They drank in silence, and Boromir knew words were no longer necessary between those of the same blood who loved each other without fail. At last Faramir put down his tankard.

“If you must go… There will be a horse waiting for you in the public stables near the gate.”

“Faramir, no, I cannot accept–”

“Please, Boromir. I will feel better to know you are well-mounted.”

He held no claim to any of the horses any longer. In refusing to come forward and declare himself alive, he had forsaken his birthright, his title and possessions. Yet without a horse, his quest for salvation was doomed to fail before he had even begun. Boromir sighed.

“All right. For your sake.”

Faramir gave a half-smile. “I should go. There are many preparations still, which need a steward’s attention.” His tone was wry.

“Thank you.” Boromir also stood up, and pulled Faramir to his chest in a silent goodbye. “Be well, my brother.”

“And you, also.” Faramir’s voice sounded strange, and Boromir suspected there were tears in his eyes. His brother did not look back as he strode through the tavern and out of the door.

The Journey South

The spring day dawned cold, yet bright and sunny. Even the weather celebrated, offering a clear blue sky and gentle breeze, when Aragorn accepted the crown of Gondor and officially became King Elessar. Not a sound was heard when he sang his vow in a clear voice that reached into the farthest recesses of the city and not a throat remained silent once Gandalf placed the crown of Gondor upon Aragorn’s brow. The cheers must have traveled all the way to Edoras and beyond, so loud were they.

After many generations of Ruling Stewards, Gondor had a king at last.

The shouts of joy from the Citadel followed Boromir through the streets of Minas Tirith. The city appeared deserted. Every able-bodied man, woman and child had climbed to the seventh circle to catch a glimpse of the crowning. Nobody wanted to miss an instant of the ceremony, so glorious a moment in Gondor’s history. Stories of this day would be told to children and children’s children for years to come.
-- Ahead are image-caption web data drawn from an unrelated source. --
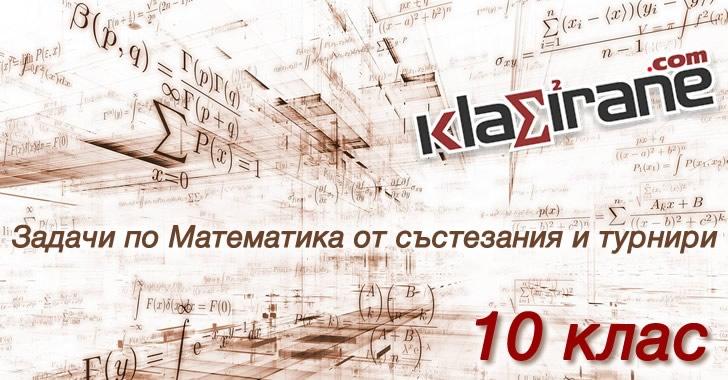 Математика за 10 клас. Задачи, Решения и Отговори от математически състезания и турнири за 10 клас   Klasirane.com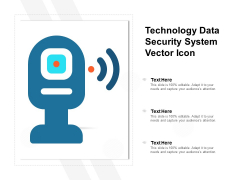 Technology Data Security System Vector Icon Ppt PowerPoint Presentation File Designs PDF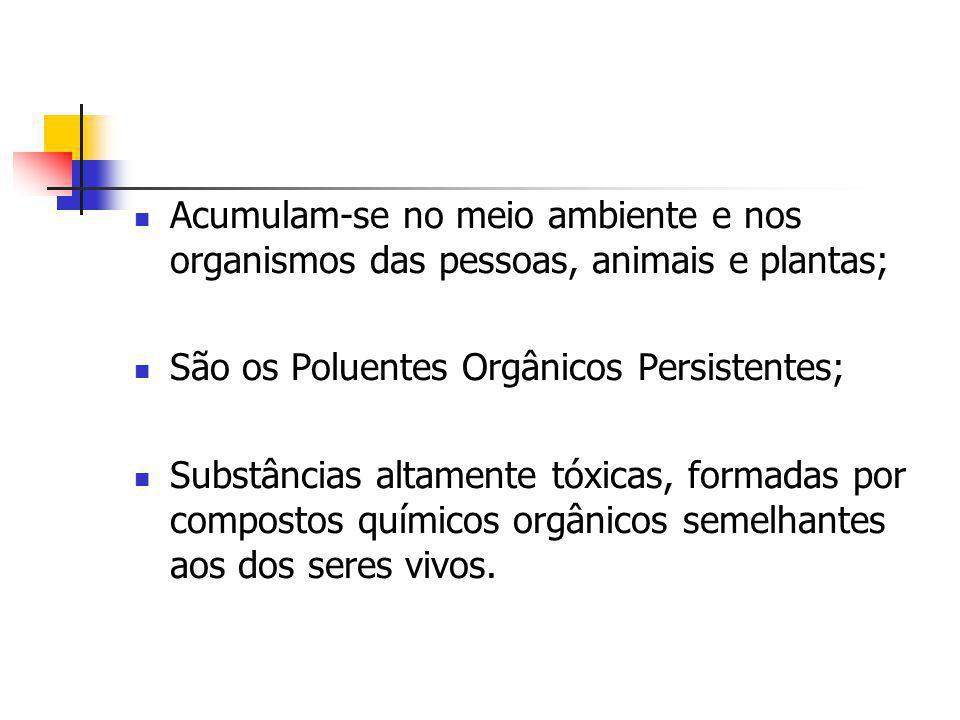 Acumulam-se no meio ambiente e nos organismos das pessoas, animais e plantas;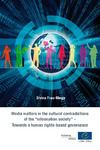 "Livre numérique Media matters in the cultural contradictions of the ""information society"" - Towards a human rights-based governance"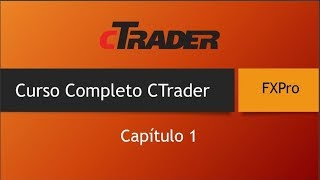 Curso Ctrader COMPLETO CAP 1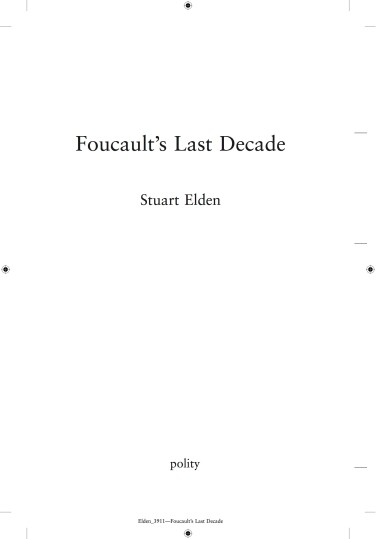 Elden - 2016 Foucault's Last Decade (first proofs)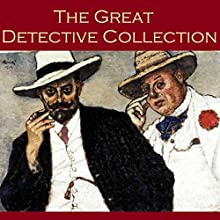 The Great Detective Collection: 24 of the Best Classic Detective Stories (       UNABRIDGED) by Arthur Conan Doyle, G. K. Chesterton, Ernest Bramah, Edgar Allan Poe, Wilkie Collins, Guy Boothby, Charles Dickens Narrated by Cathy Dobson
Boromir drew up his shoulders in a vain attempt to fend off the noise. He should have been there, beside Aragorn, to see him accept the crown and rejoice that the kingless era had drawn to a close at last. He would have been there, if he were the honorable man people had believed him to be. But Boromir knew better. He did not deserve to share in Gondor’s finest hour. He would never tell his children tales of this day.

He neared the gate, still a gaping hole in the wall — though it was rumored Gimli’s kin had been commissioned to repair it. A small complement of soldiers remained on guard and Boromir kept his head down, trying to hide his face. He nodded at the soldiers, avoiding their eyes.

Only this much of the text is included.